Perioperative chemotherapy of oxaliplatin combined with S-1 (SOX) versus postoperative chemotherapy of SOX or oxaliplatin with capecitabine (XELOX) in locally advanced gastric adenocarcinoma with D2 gastrectomy: A randomized phase III trial (RESOLVE trial)
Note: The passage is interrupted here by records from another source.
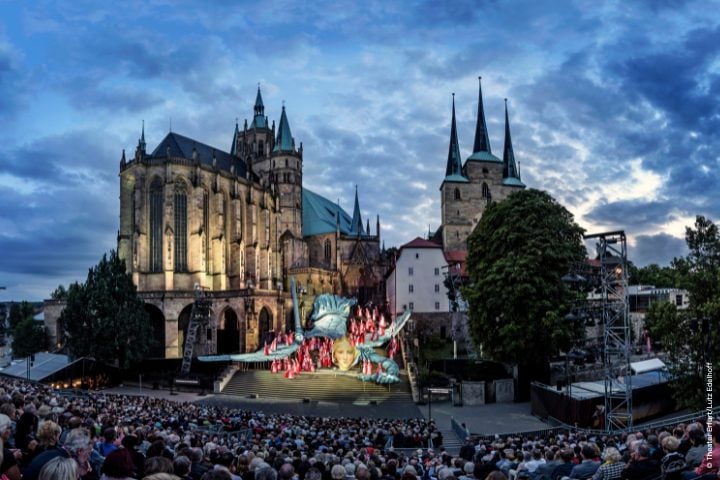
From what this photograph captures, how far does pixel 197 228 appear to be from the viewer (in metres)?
59.6

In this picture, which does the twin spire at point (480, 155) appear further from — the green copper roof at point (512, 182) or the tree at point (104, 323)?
the tree at point (104, 323)

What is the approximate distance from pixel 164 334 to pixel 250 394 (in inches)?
686

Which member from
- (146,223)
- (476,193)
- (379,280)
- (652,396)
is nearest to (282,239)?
(379,280)

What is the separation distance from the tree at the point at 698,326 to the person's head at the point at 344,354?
2638 cm

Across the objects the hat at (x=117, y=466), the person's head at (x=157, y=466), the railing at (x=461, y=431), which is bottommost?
the railing at (x=461, y=431)

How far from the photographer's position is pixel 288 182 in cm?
7625

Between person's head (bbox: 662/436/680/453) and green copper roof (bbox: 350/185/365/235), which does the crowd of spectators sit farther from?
green copper roof (bbox: 350/185/365/235)

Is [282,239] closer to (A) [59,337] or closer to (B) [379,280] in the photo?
(B) [379,280]

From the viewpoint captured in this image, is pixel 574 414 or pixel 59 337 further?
pixel 59 337

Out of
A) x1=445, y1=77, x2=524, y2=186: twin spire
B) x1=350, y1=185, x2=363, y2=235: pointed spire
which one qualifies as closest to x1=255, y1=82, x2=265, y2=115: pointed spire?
x1=350, y1=185, x2=363, y2=235: pointed spire

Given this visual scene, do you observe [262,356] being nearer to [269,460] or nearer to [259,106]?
[269,460]

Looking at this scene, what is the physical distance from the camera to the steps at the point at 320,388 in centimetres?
4069

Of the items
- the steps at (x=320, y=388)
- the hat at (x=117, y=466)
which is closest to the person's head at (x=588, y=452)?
the hat at (x=117, y=466)

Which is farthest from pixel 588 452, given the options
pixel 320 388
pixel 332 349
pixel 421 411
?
pixel 332 349
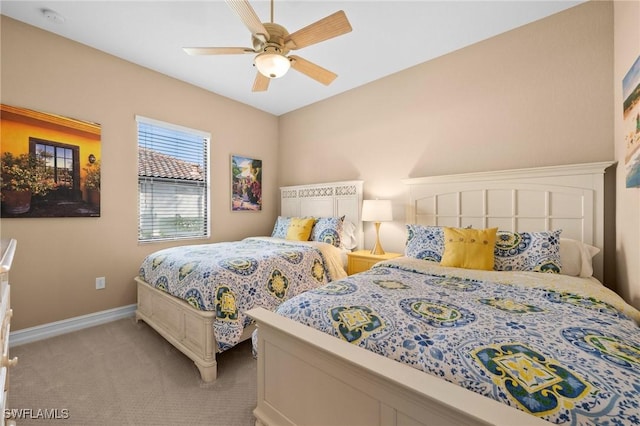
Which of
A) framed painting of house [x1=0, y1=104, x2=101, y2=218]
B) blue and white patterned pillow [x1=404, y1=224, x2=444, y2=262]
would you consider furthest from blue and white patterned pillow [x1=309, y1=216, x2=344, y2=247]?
framed painting of house [x1=0, y1=104, x2=101, y2=218]

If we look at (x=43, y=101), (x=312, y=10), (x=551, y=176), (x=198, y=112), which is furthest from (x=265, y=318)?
(x=198, y=112)

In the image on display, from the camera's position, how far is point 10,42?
2328 millimetres

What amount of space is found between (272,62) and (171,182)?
2.29 meters

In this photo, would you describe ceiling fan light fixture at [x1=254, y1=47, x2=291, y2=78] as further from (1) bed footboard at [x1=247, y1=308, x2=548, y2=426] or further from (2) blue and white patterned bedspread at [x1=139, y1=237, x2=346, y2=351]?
(1) bed footboard at [x1=247, y1=308, x2=548, y2=426]

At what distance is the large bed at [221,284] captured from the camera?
6.34 feet

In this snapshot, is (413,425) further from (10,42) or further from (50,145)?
(10,42)

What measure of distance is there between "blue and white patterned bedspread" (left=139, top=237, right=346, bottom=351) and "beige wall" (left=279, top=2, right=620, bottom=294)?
1.11 metres

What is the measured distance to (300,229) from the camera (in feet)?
11.4

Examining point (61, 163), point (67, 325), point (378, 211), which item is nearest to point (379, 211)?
point (378, 211)

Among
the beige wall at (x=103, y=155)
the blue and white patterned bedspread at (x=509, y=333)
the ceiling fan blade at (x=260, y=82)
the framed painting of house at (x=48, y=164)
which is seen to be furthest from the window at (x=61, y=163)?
the blue and white patterned bedspread at (x=509, y=333)

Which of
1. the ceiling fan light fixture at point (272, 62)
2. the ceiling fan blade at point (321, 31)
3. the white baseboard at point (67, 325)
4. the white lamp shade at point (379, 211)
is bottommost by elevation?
the white baseboard at point (67, 325)

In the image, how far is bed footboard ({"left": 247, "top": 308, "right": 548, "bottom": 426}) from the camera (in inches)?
30.9

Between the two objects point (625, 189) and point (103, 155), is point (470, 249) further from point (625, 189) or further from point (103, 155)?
point (103, 155)

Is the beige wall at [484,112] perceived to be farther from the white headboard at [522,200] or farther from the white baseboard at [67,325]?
the white baseboard at [67,325]
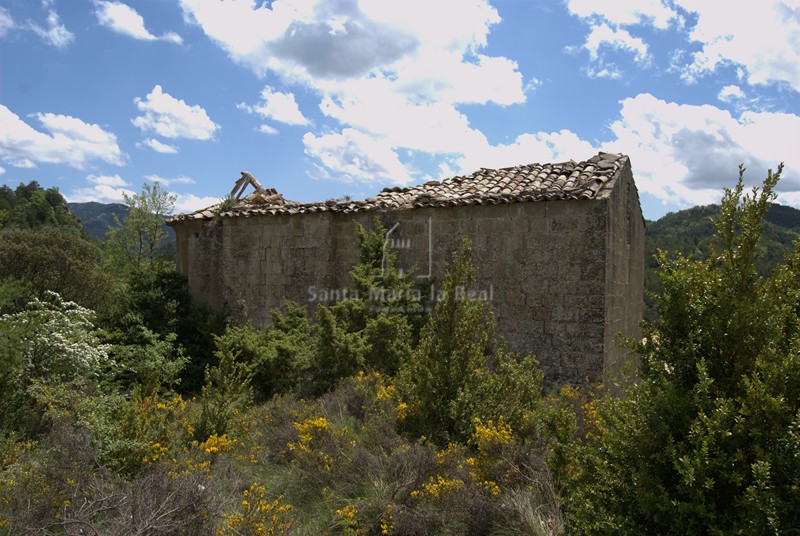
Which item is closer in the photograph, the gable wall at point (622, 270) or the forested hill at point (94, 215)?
the gable wall at point (622, 270)

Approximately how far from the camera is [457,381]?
6.01 m

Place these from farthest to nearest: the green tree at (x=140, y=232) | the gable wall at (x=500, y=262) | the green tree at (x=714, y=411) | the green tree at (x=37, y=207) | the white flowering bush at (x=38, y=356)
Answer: the green tree at (x=37, y=207)
the green tree at (x=140, y=232)
the gable wall at (x=500, y=262)
the white flowering bush at (x=38, y=356)
the green tree at (x=714, y=411)

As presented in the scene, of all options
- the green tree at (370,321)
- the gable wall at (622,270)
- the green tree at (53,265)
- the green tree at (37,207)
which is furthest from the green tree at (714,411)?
the green tree at (37,207)

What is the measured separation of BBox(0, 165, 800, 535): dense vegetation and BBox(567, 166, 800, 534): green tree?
1 cm

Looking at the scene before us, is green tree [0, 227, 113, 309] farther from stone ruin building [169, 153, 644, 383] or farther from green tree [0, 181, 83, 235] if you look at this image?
green tree [0, 181, 83, 235]

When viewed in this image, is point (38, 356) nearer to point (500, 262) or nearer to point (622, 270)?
point (500, 262)

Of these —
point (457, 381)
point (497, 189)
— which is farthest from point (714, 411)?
point (497, 189)

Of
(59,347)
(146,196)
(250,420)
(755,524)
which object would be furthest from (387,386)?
(146,196)

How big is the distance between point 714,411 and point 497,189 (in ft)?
23.3

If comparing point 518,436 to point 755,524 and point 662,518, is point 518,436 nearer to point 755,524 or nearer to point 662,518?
point 662,518

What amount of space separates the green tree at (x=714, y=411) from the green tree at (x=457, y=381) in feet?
7.34

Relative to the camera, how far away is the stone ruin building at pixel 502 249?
26.9 feet

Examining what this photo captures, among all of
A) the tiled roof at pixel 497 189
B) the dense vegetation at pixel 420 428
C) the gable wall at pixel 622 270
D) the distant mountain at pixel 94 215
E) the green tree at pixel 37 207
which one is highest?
the distant mountain at pixel 94 215

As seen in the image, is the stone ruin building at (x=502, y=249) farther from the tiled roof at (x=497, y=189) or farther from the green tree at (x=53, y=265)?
the green tree at (x=53, y=265)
Abstract Background Surgery alone is not sufficient to achieve satisfactory prognosis for locally advanced gastric cancer (LAGC), and perioperative therapies have been proposed to improve survival outcome. However, the optimal modality and regimen of perioperative chemotherapy are yet to be identified. This study compared the efficacy and safety of SOX as perioperative chemotherapy versus SOX or XELOX as postoperative chemotherapy after D2 gastrectomy in patients with LAGC. Methods The RESOLVE Trial is a three-arm, randomized, multicenter, open-label phase III trial. Patients with stage cT4a/N+M0 or cT4bNxM0 gastric or gastro-esophageal junction adenocarcinoma were enrolled. All patients received standard gastrectomy with D2 lymphadenectomy. Arms A and B respectively received 8 cycles of adjuvant XELOX (capecitabine 1000 mg/m2, bid, d1-14, oxaliplatin 130 mg/m2, d1, q3W) or SOX (TS-1: 40-60 mg bid, d1-14, oxaliplatin: 130 mg/m2 d1, q3W). Arm C received 3 cycles of neoadjuvant SOX and 5 cycles of adjuvant SOX followed by 3 cycles of TS-1. The primary endpoint was 3-year disease-free survival rate (3yDFS%) in the mITT population. Results A total of 1094 patients were randomized between 08/2012 and 02/2017, 364/365/365 in arm A/B/C, and 454 recurrences/deaths were observed by 07/2019. Baseline characteristics were similar between arms (overall, male 75.2%; median age 60.0 years; GEJ 36.5%). Peri-operative SOX improved 3yDFS% compared with post-operative XELOX (3yDFS%, 62.0% in Arm C, 54.8% in Arm A; HR 0.79, 95%CI [0.62-0.99]; p = 0.045). Post-operative SOX was non-inferior to post-operative XELOX (3yDFS%, 60.3% in Arm B, 54.8% in Arm A; HR 0.85, 95%CI [0.67-1.07]; p = 0.162). Resection rate was 90.4% in Arm A, 92.7% in Arm B, and 85.5% in Arm C, respectively. Thirty-day mortality rate was all 0.9% for Arms A, B and C. Conclusions Perioperative SOX is superior to post-operative XELOX while post-operative SOX is non-inferior to post-operative XELOX for LAGC after D2 gastrectomy. It provides the evidence of perioperative SOX in LAGC. Clinical trial identification NCT01534546. Legal entity responsible for the study The authors. Funding Taiho Pharmaceutical Co., Ltd. Disclosure All authors have declared no conflicts of interest.